→ What the exercise asks
This task calls for the lines below starting at the one containing "Tiger'S Den Resort" and ending at the one containing "2015 Toyota Corolla", repeated exactly with both ends kept and pictures left out.

→ Source material
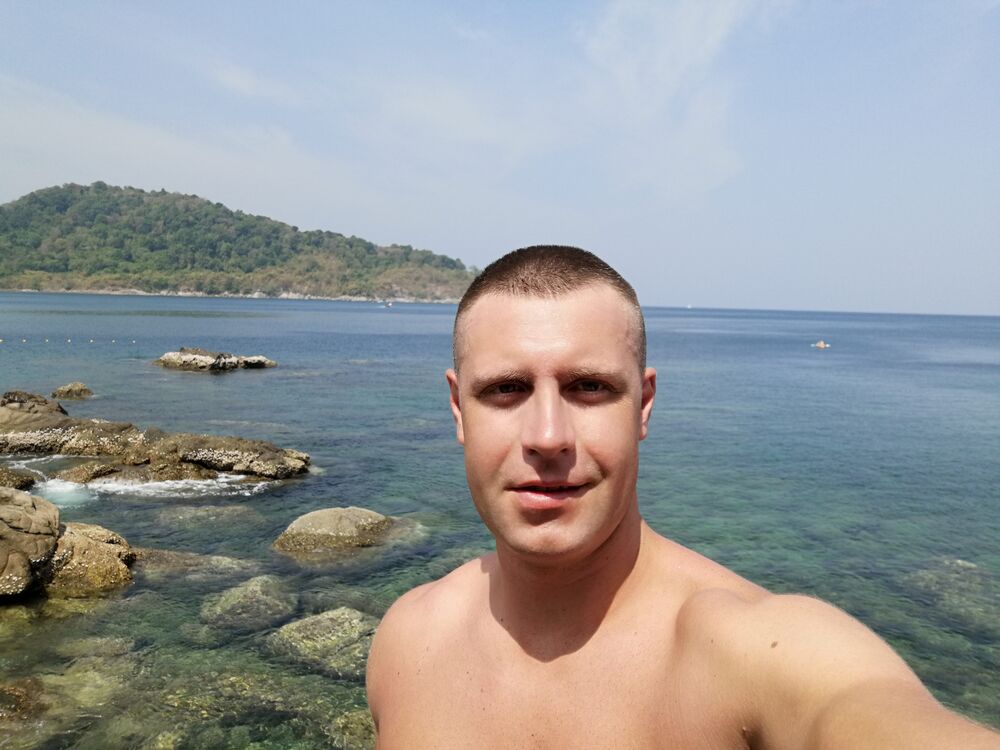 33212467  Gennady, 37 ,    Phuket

* * *

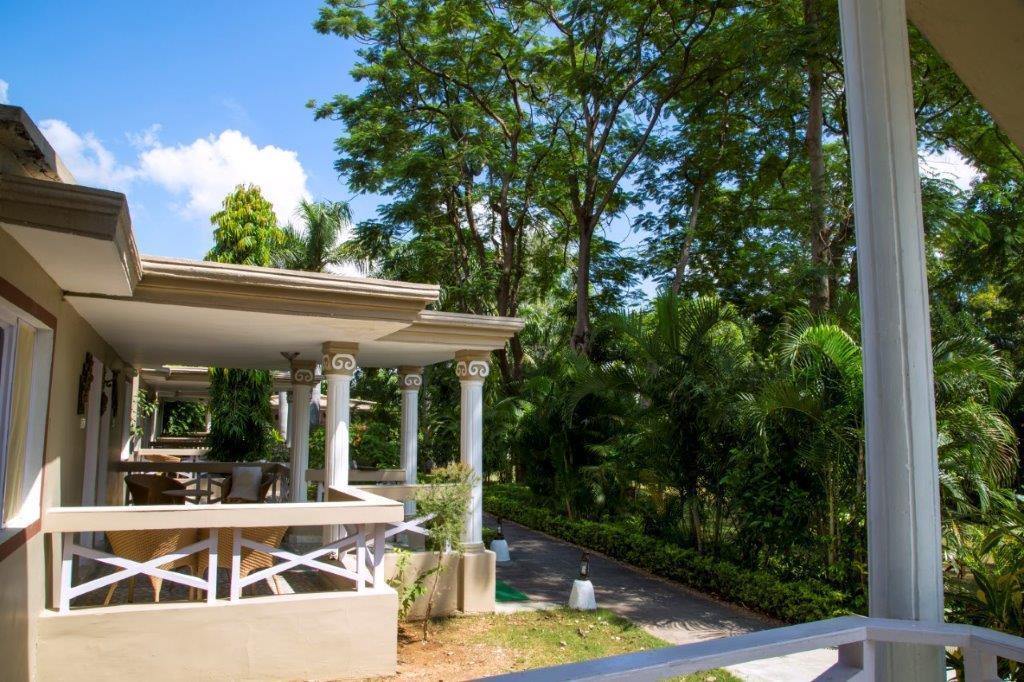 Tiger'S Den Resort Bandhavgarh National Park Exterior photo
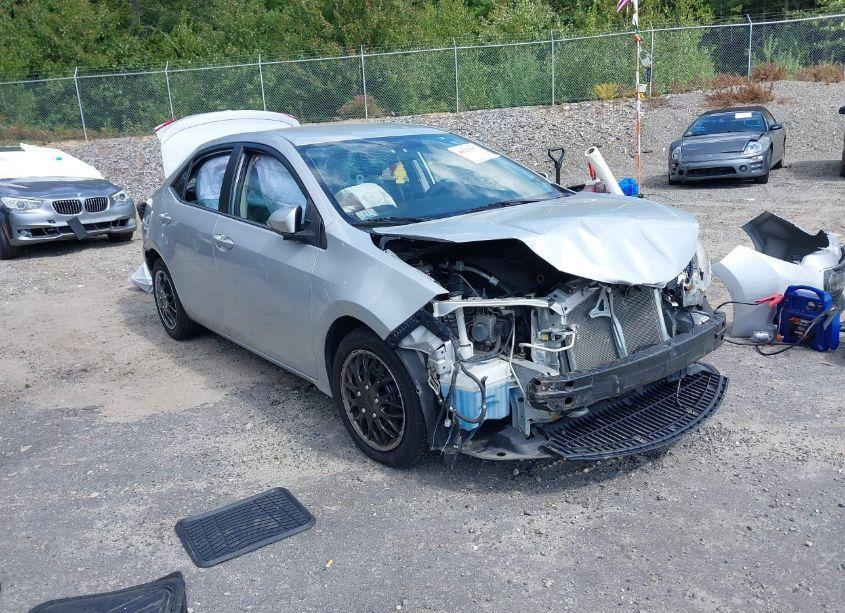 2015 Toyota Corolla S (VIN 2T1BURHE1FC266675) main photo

→ Exercise answer
 Tiger'S Den Resort Bandhavgarh National Park Exterior photo
 2015 Toyota Corolla S (VIN 2T1BURHE1FC266675) main photo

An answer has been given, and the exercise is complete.